Arizona’s senior senator set a positive example of public service in many ways during his life. If his passing can inspire a new generation of “mavericks” on both sides of the political aisle the nation will be better for it.

We can come through these challenging times stronger than before. We always have.

2 thoughts on “Editorial: Challenging Times

  • 2018-08-31 at 9:50 am

    Before the “ink is even dry” we have the reality decried by this editorial. Ken Reid pens a mocking attack of Senator John McCain on a far right republican blog site,. Although this editorial did not name names, it is now clear that one of those individuals that taint the public process would include Ken Reid.
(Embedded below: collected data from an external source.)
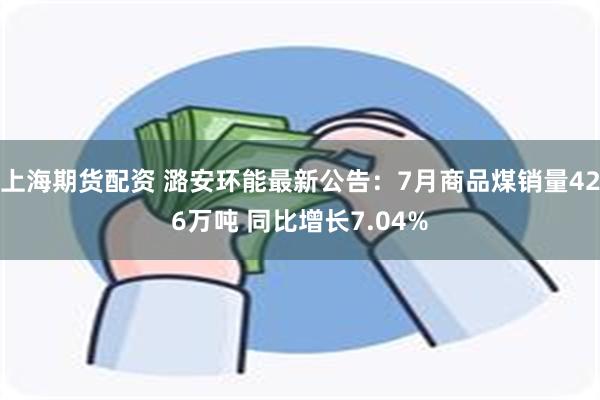 上海期货配资 潞安环能最新公告：7月商品煤销量426万吨 同比增长7.04%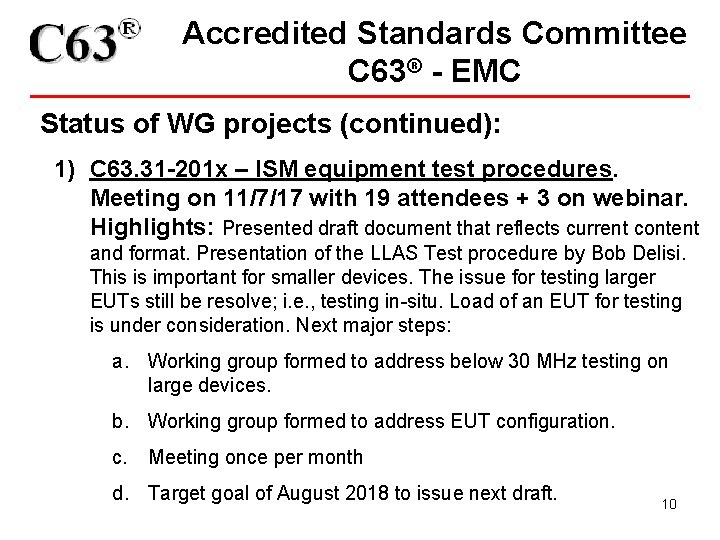 C63®

Accredited Standards Committee C63® - EMC

Status of WG projects (continued):

1) C63.31-201x – ISM equipment test procedures. Meeting on 11/7/17 with 19 attendees + 3 on webinar. Highlights: Presented draft document that reflects current content and format. Presentation of the LLAS Test procedure by Bob Delisi. This is important for smaller devices. The issue for testing larger EUTs still be resolve; i.e., testing in-situ. Load of an EUT for testing is under consideration. Next major steps:

a. Working group formed to address below 30 MHz testing on large devices.

b. Working group formed to address EUT configuration.

c. Meeting once per month

d. Target goal of August 2018 to issue next draft.

10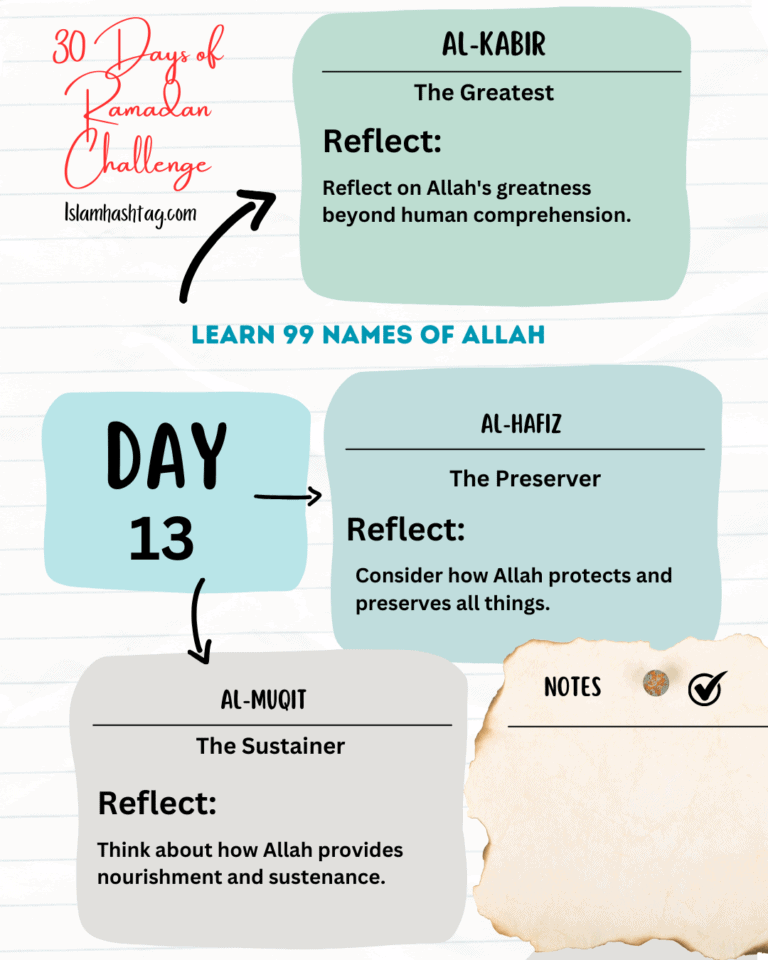 30 Days of Ramadan Challenge

Islamhashtag.com

AL-KABIR

The Greatest

Reflect:

Reflect on Allah's greatness beyond human comprehension.

LEARN 99 NAMES OF ALLAH

DAY 13

AL-HAFIZ

The Preserver

Reflect:

Consider how Allah protects and preserves all things.

AL-MUQIT

The Sustainer

Reflect:

Think about how Allah provides nourishment and sustenance.

NOTES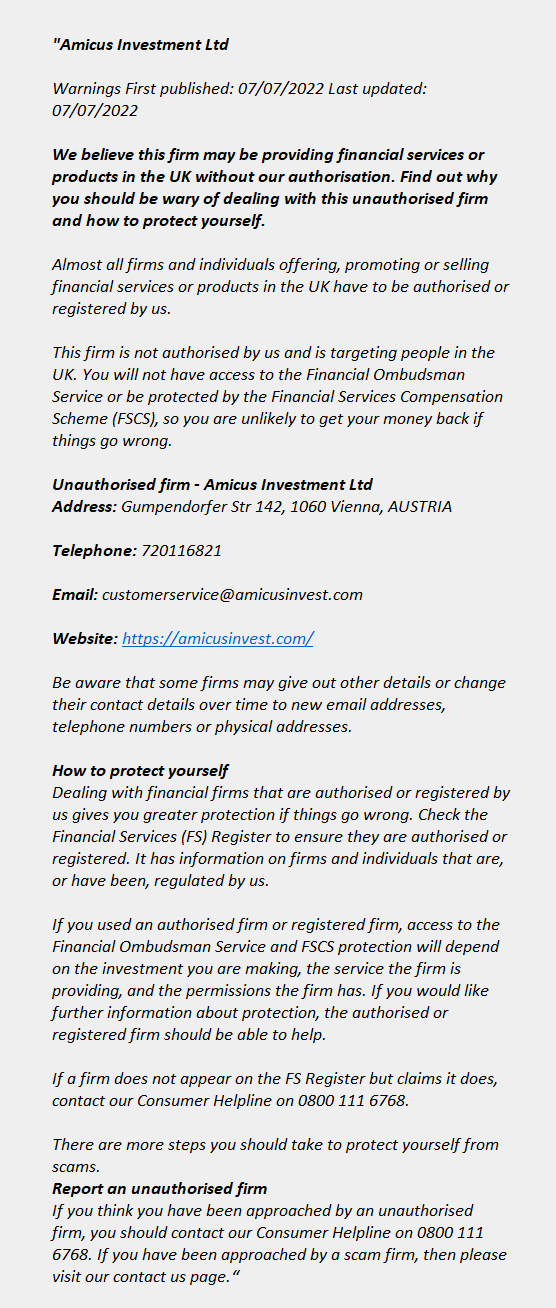 "Amicus Investment Ltd

Warnings First published: 07/07/2022 Last updated: 07/07/2022

We believe this firm may be providing financial services or products in the UK without our authorisation. Find out why you should be wary of dealing with this unauthorised firm and how to protect yourself.

Almost all firms and individuals offering, promoting or selling financial services or products in the UK have to be authorised or registered by us.

This firm is not authorised by us and is targeting people in the UK. You will not have access to the Financial Ombudsman Service or be protected by the Financial Services Compensation Scheme (FSCS), so you are unlikely to get your money back if things go wrong.

Unauthorised firm - Amicus Investment Ltd
Address: Gumpendorfer Str 142, 1060 Vienna, AUSTRIA

Telephone: 720116821

Email: customerservice@amicusinvest.com

Website: https://amicusinvest.com/

Be aware that some firms may give out other details or change their contact details over time to new email addresses, telephone numbers or physical addresses.

How to protect yourself
Dealing with financial firms that are authorised or registered by us gives you greater protection if things go wrong. Check the Financial Services (FS) Register to ensure they are authorised or registered. It has information on firms and individuals that are, or have been, regulated by us.

If you used an authorised firm or registered firm, access to the Financial Ombudsman Service and FSCS protection will depend on the investment you are making, the service the firm is providing, and the permissions the firm has. If you would like further information about protection, the authorised or registered firm should be able to help.

If a firm does not appear on the FS Register but claims it does, contact our Consumer Helpline on 0800 111 6768.

There are more steps you should take to protect yourself from scams.
Report an unauthorised firm
If you think you have been approached by an unauthorised firm, you should contact our Consumer Helpline on 0800 111 6768. If you have been approached by a scam firm, then please visit our contact us page."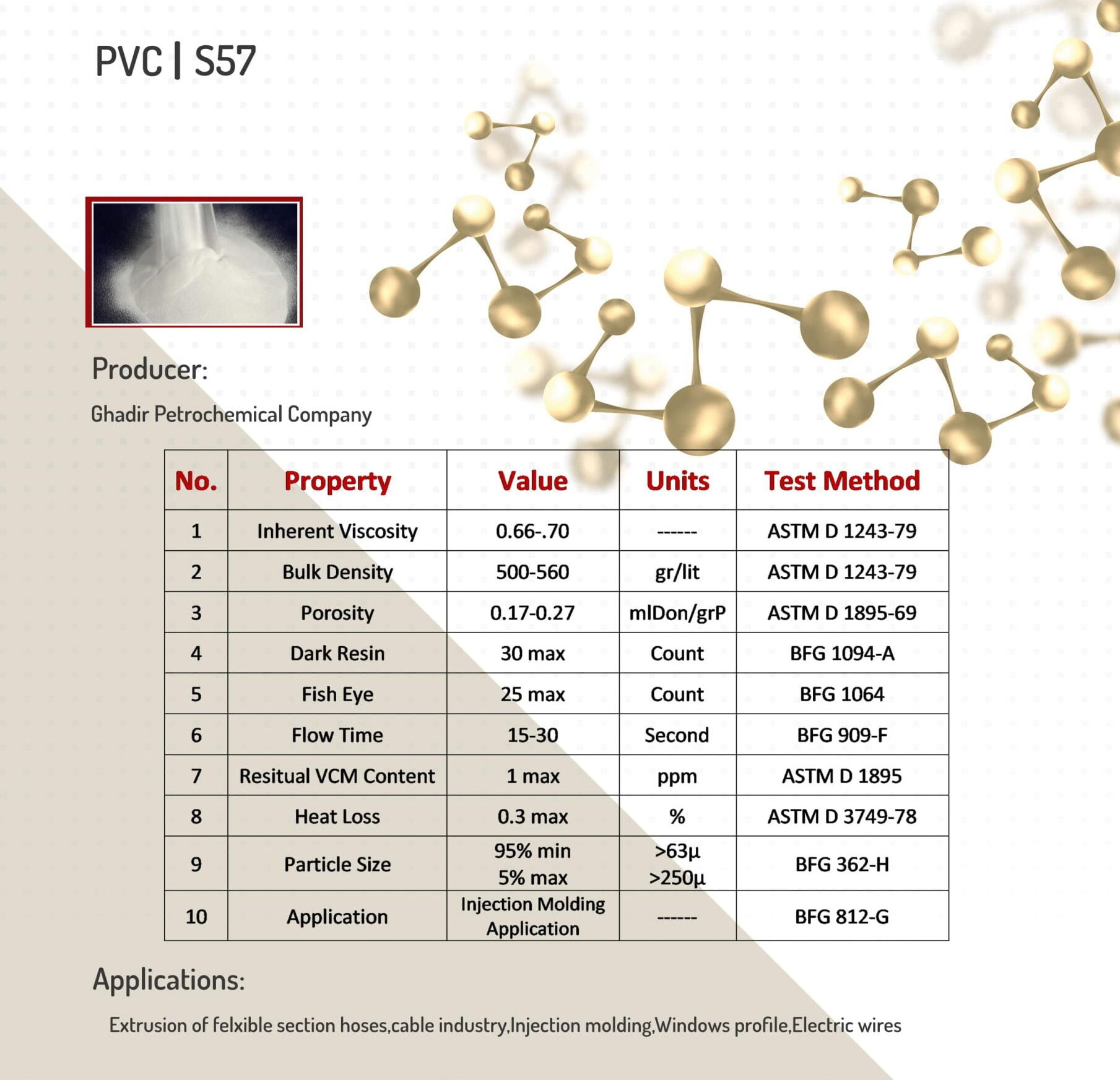 PVC | S57

Producer:

Ghadir Petrochemical Company

| No. | Property | Value | Units | Test Method |
|---|---|---|---|---|
| 1 | Inherent Viscosity | 0.66-.70 | ------ | ASTM D 1243-79 |
| 2 | Bulk Density | 500-560 | gr/lit | ASTM D 1243-79 |
| 3 | Porosity | 0.17-0.27 | mlDon/grP | ASTM D 1895-69 |
| 4 | Dark Resin | 30 max | Count | BFG 1094-A |
| 5 | Fish Eye | 25 max | Count | BFG 1064 |
| 6 | Flow Time | 15-30 | Second | BFG 909-F |
| 7 | Resitual VCM Content | 1 max | ppm | ASTM D 1895 |
| 8 | Heat Loss | 0.3 max | % | ASTM D 3749-78 |
| 9 | Particle Size | 95% min 5% max | >63µ >250µ | BFG 362-H |
| 10 | Application | Injection Molding Application | ------ | BFG 812-G |

Applications:

Extrusion of felxible section hoses,cable industry,Injection molding,Windows profile,Electric wires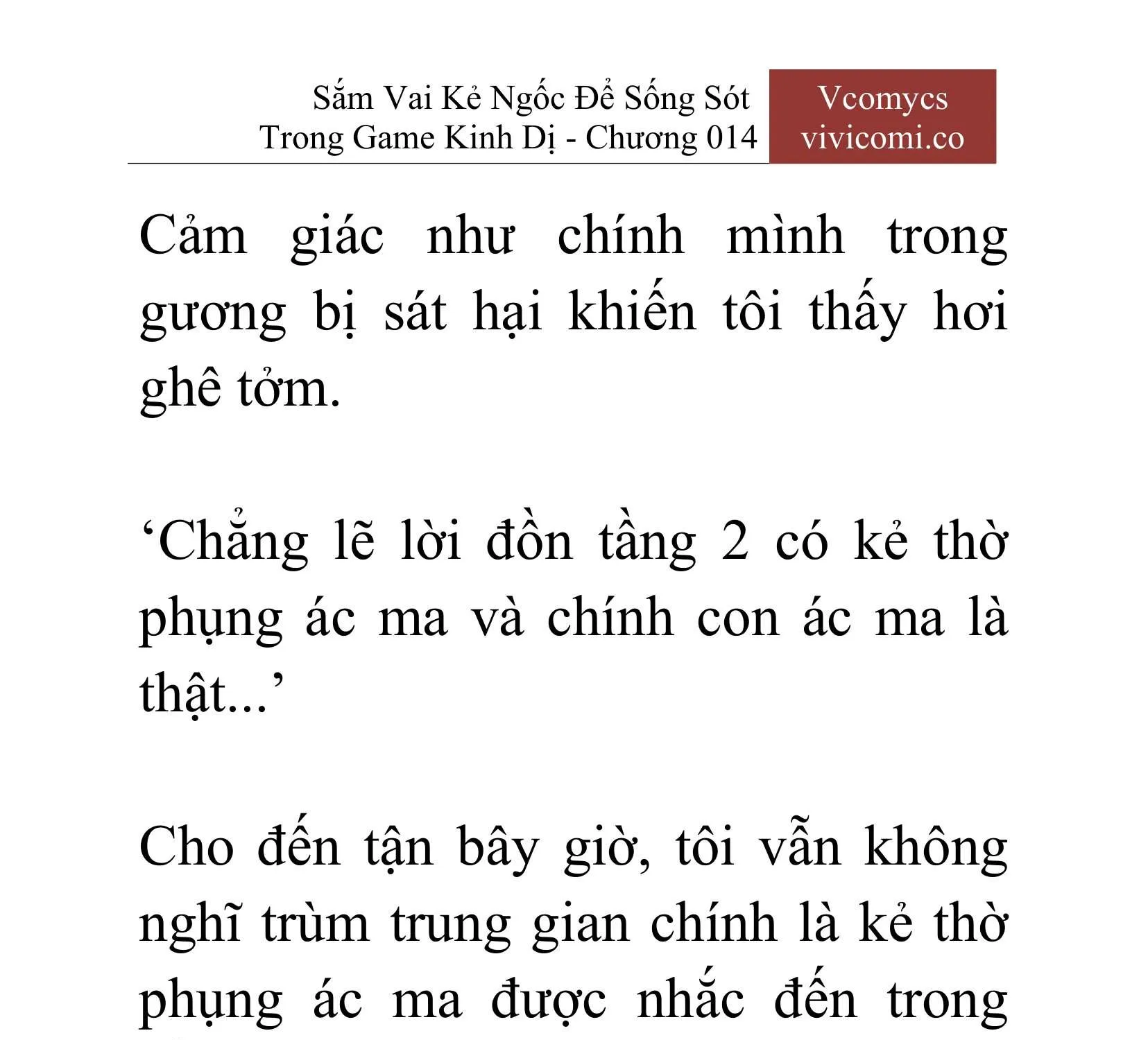 Sắm Vai Kẻ Ngốc Để Sống Sót Trong Game Kinh Dị - Chương 014

Vcomycs vivicomi.co

Cảm giác như chính mình trong gương bị sát hại khiến tôi thấy hơi ghê tởm.

‘Chẳng lẽ lời đồn tầng 2 có kẻ thờ phụng ác ma và chính con ác ma là thật...’

Cho đến tận bây giờ, tôi vẫn không nghĩ trùm trung gian chính là kẻ thờ phụng ác ma được nhắc đến trong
A quote from above says it all: “Added to that is the trend of political party leadership to push their members to extremes and to denounce those failing to share their views as dangerous or evil.” Ken Reid, time and again, says and does things that he should be ashamed of doing or saying. But clearly, Ken Reid knows no shame. Thank goodness Ken Reid is not longer an elected official, and one can only hope we will never see him in such a role ever again.

  • 2018-11-01 at 4:16 pm

    So you loved John McCain? I doubt you voted for him when he ran for President. In fact, I doubt you ever voted for a Republican as you consider them all far right, including our current President, and therefore unacceptable. By contrast, did you ever consider President Obama a member of the far left? Because that is what his voting record in the Senate showed him to be when he ran for President: its most leftwing senator. You seem to have no respect for our democratic processes and have no sympathy for opposing viewpoints. I voted against Obama twice but I respected the election results and respected the office. I wonder if you can say the same about yourself and President Trump?